We used only commercially available materials in our experiments, following the thiol-acrylate Michael addition and photopolymerization approach. As shown in fig. S1, the reaction involves one reactive rod-shaped mesogen with dual acrylate end groups, code-named RM257 (Wilshire Technologies); one linear dithiol, HDT (Sigma-Aldrich); and one cross-shaped tetrathiol, PETMP (Sigma-Aldrich). The former thiol acted as a spacer, and the latter acted as a cross-linker for the initial sparse network. These components were dissolved in dichloromethane (Sigma-Aldrich) together with 10% Irgacure 819 photoinitiator (Ciba). The standard composition of LCE precursor solution had RM257, HDT, and PETMP in a molar ratio of 1:1:0.2. While this always resulted in ground-state negative order parameter shells, 〈P2〉 < 0, removal of the cross-shaped tetrathiol from the solution led to shells with positive order parameter, 〈P2〉 > 0. Depending on the targeted shell type, this mixture composition was adjusted, with varying amounts of linear HDT and cross-shaped PETMP. For confocal fluorescence imaging, we dissolved 3 weight % (wt %) dichroic azo dye named DDR536 (Color Synthesis Solutions) into the LCE precursor solution.

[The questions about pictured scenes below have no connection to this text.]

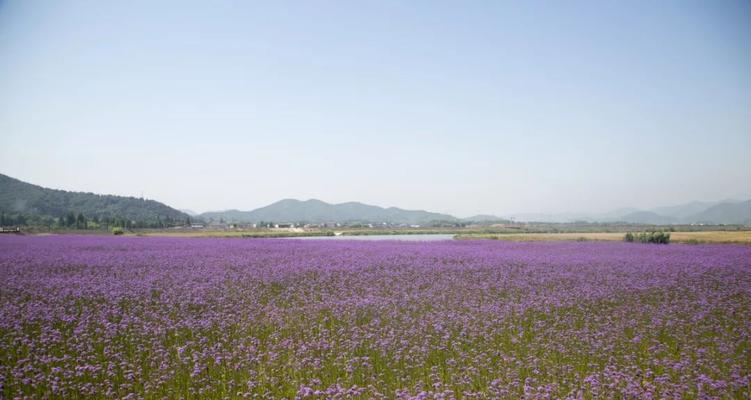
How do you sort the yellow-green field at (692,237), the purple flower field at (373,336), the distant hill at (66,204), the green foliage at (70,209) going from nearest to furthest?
the purple flower field at (373,336) → the yellow-green field at (692,237) → the green foliage at (70,209) → the distant hill at (66,204)

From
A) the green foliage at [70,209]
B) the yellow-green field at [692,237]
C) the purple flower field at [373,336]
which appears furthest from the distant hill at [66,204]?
the purple flower field at [373,336]

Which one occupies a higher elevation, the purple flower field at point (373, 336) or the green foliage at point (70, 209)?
the green foliage at point (70, 209)

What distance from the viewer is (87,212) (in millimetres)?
140125

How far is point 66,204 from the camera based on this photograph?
140 metres

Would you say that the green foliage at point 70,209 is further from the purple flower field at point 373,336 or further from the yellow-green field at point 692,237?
the purple flower field at point 373,336

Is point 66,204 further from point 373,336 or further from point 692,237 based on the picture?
point 373,336

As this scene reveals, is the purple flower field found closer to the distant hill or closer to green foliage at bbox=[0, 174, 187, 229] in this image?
green foliage at bbox=[0, 174, 187, 229]

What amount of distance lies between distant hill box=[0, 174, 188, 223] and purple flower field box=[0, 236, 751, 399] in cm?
12466

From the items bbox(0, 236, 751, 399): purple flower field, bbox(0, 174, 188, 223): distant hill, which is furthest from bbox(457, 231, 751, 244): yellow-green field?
bbox(0, 174, 188, 223): distant hill

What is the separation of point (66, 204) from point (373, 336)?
169m

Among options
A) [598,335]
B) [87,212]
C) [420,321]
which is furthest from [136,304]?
[87,212]

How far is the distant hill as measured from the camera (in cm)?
11612

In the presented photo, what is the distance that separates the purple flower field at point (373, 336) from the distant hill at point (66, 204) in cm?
12466

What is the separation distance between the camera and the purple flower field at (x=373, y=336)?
5207 millimetres
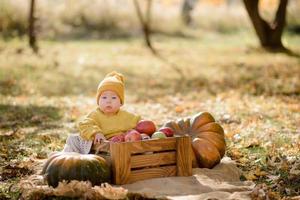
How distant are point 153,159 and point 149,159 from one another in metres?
0.05

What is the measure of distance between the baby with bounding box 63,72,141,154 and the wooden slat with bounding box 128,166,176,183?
62cm

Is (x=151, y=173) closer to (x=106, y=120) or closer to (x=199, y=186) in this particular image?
(x=199, y=186)

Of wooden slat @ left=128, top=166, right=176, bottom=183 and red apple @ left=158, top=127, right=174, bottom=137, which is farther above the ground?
red apple @ left=158, top=127, right=174, bottom=137

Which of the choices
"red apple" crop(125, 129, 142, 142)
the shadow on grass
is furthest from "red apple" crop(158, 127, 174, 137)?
the shadow on grass

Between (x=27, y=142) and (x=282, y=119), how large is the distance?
4.39m

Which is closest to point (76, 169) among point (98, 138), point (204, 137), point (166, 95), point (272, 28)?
point (98, 138)

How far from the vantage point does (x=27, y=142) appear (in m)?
8.27

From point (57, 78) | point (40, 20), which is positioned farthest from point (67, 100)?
point (40, 20)

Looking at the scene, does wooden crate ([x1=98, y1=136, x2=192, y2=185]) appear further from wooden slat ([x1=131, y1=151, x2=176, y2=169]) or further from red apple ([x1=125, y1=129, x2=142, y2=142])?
red apple ([x1=125, y1=129, x2=142, y2=142])

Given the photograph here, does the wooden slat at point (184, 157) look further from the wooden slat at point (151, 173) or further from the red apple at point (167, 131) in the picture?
the red apple at point (167, 131)

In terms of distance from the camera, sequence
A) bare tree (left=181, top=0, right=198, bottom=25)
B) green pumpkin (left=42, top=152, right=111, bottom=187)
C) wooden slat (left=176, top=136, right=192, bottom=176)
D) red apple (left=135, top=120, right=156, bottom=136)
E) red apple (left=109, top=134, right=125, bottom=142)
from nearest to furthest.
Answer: green pumpkin (left=42, top=152, right=111, bottom=187) → wooden slat (left=176, top=136, right=192, bottom=176) → red apple (left=109, top=134, right=125, bottom=142) → red apple (left=135, top=120, right=156, bottom=136) → bare tree (left=181, top=0, right=198, bottom=25)

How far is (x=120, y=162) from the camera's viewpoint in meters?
5.88

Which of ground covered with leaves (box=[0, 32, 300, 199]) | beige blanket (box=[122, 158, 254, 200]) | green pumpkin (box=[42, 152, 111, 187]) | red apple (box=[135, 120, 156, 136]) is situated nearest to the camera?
beige blanket (box=[122, 158, 254, 200])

Following the principle of Utada et al. (33), nested square and cylindrical glass capillaries were used for shell production, as shown in fig. S2. The cylindrical injection tube of 1-mm outer diameter was tapered using a pipette puller (P-1000, Sutter Instruments) and cut to an orifice diameter of 90 μm using a microforge (Narishige). The collection tube, also cylindrical with a 1-mm outer diameter, was likewise tapered and cut to an orifice diameter of around 400 μm. Both tapered cylindrical capillaries were inserted into a square capillary of 1-mm inner side length, facing each other, thus creating a flow-focused junction. The interstitial space in the square capillary outside the cylindrical capillaries supported the outer and middle fluid flow, directed against each other. All three fluids met at the junction, in such a way that the middle fluid encapsulated the inner one, the former making a shell around the latter, suspended in the outer fluid. The resulting multiple emulsion was harvested through the collection tube (fig. S2A). The injection capillary was given a hydrophobic surface before assembly using an aqueous solution of 2 wt % fluorinated silane (nonafluorohexyl-triethoxysilane, Gelest). The square capillary and collection tube were treated with 2 wt % methoxytriethyle-neoxypropyltrimethoxysilane (SIM 6493.4, Gelest) in water for ensuring strongly hydrophilic surfaces. We used 5 wt % solutions of PVA (average molar mass, 13 to 18 kg/mol; 87% hydrolyzed) in a water-glycerol mixture of 1:1 volume ratio for inner and outer fluids. Various compositions of LCE precursor solution were used as the middle fluid.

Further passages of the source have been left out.